Given problem - Copy every line of the material below verbatim, but leave out the pictures.

Dataset records:
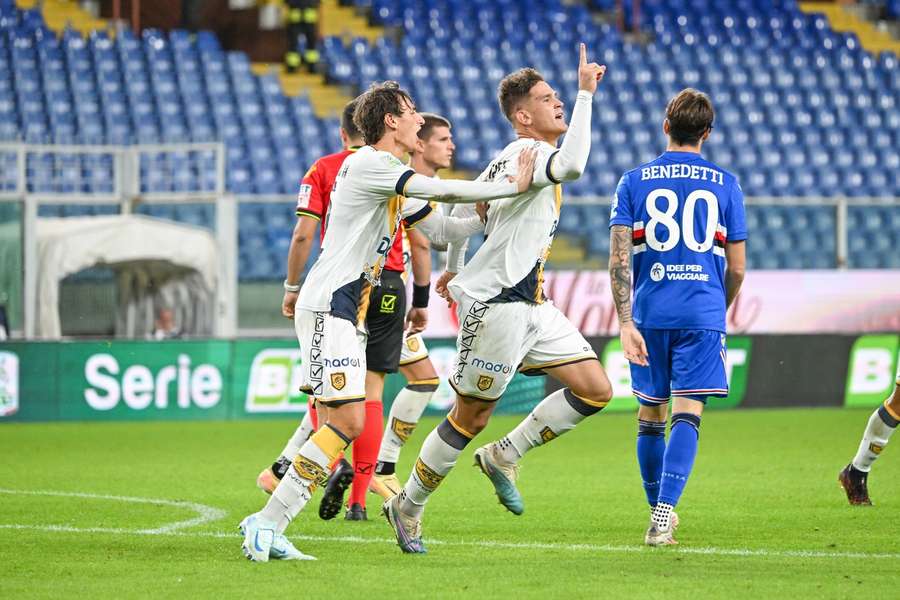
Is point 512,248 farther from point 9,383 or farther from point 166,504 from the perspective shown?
point 9,383

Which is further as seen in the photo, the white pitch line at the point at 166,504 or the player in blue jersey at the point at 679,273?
the white pitch line at the point at 166,504

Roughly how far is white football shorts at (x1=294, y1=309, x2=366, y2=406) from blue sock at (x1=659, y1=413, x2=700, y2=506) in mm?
1386

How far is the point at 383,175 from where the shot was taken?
6.11 meters

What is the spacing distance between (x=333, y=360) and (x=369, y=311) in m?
1.43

Response to this exercise -
Is point 512,248 farther from point 9,383 or farther from point 166,504 from the perspective shown?
point 9,383

Which is further as seen in the photo, the white pitch line at the point at 166,504 or the player in blue jersey at the point at 679,273?
the white pitch line at the point at 166,504

Roughly how far is white football shorts at (x1=294, y1=309, x2=366, y2=406) from blue sock at (x1=659, y1=413, x2=700, y2=506) in mm?
1386

How far is the point at 383,175 from where the shot was taken?
6.11 meters

What is the spacing distance between (x=333, y=360) and (x=369, y=311) in m?
1.43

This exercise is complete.